> _Work request_:
Where an image occurs, skip it and print the rest of the records verbatim.

(Crawled caption data)
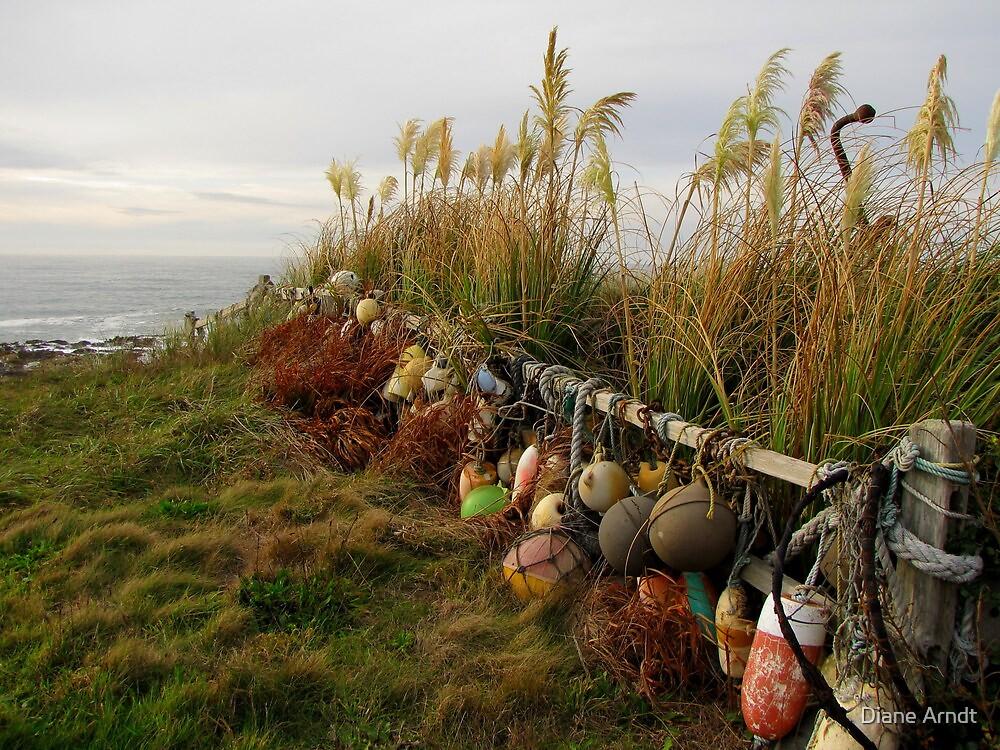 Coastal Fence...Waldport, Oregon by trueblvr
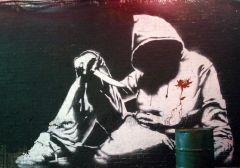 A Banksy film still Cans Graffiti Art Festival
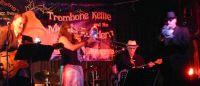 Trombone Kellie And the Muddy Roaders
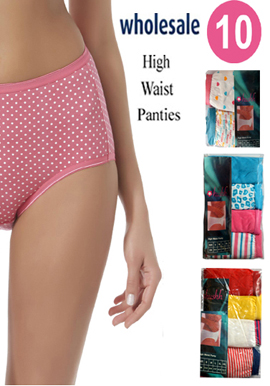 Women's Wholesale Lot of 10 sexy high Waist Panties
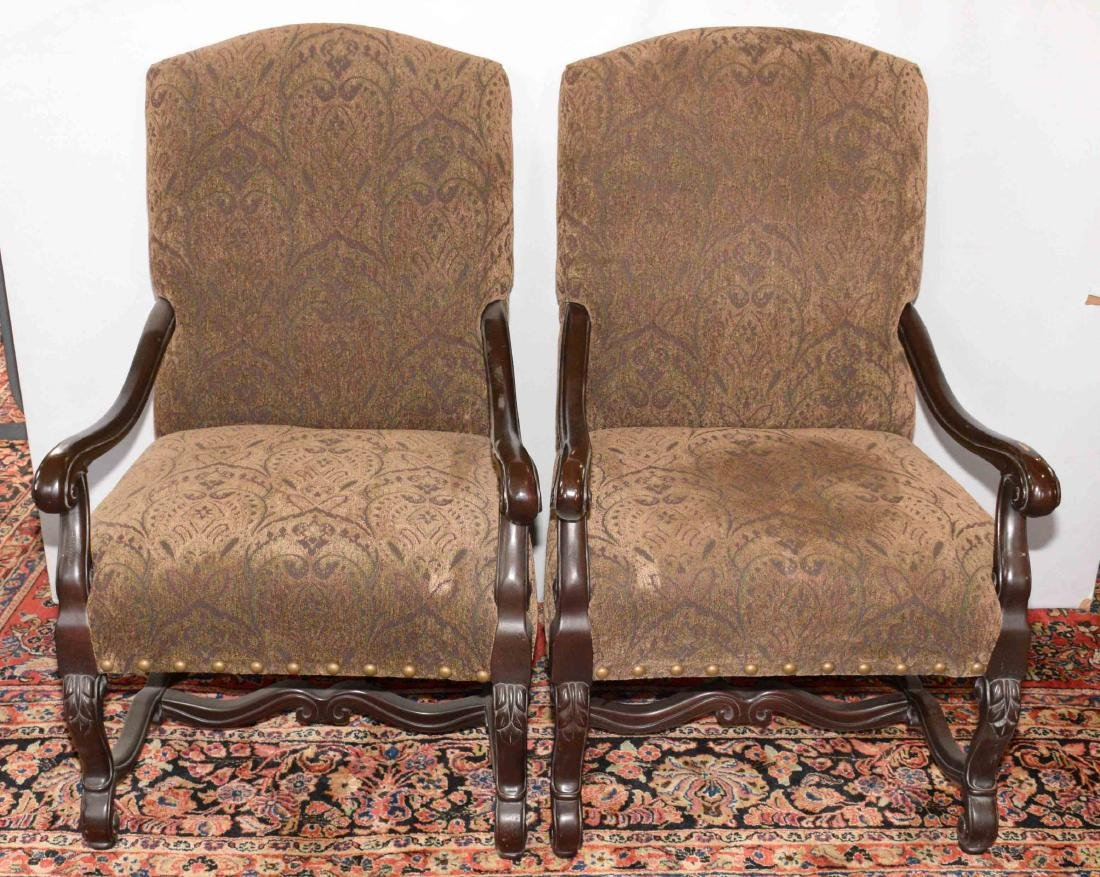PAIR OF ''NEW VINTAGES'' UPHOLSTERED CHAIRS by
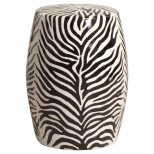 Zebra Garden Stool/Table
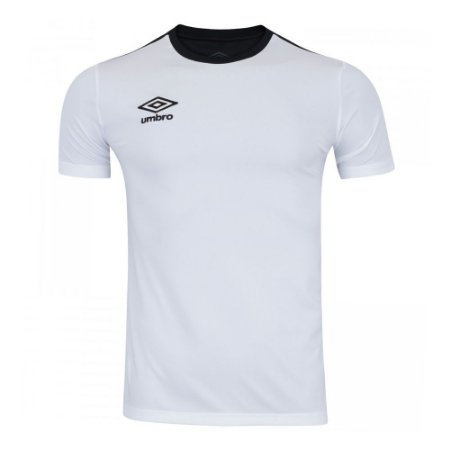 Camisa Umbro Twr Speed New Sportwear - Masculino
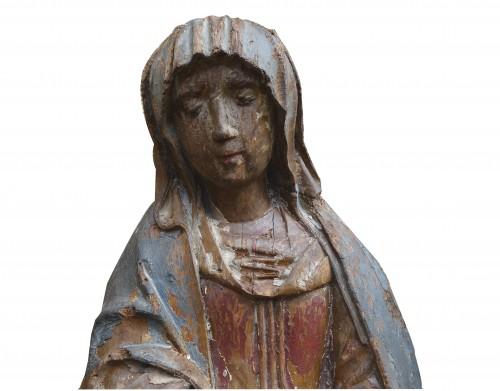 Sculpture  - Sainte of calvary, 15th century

> _Answer_:
 Coastal Fence...Waldport, Oregon by trueblvr
 A Banksy film still Cans Graffiti Art Festival
 Trombone Kellie And the Muddy Roaders
 Women's Wholesale Lot of 10 sexy high Waist Panties
PAIR OF ''NEW VINTAGES'' UPHOLSTERED CHAIRS by
 Zebra Garden Stool/Table
 Camisa Umbro Twr Speed New Sportwear - Masculino
 Sculpture  - Sainte of calvary, 15th century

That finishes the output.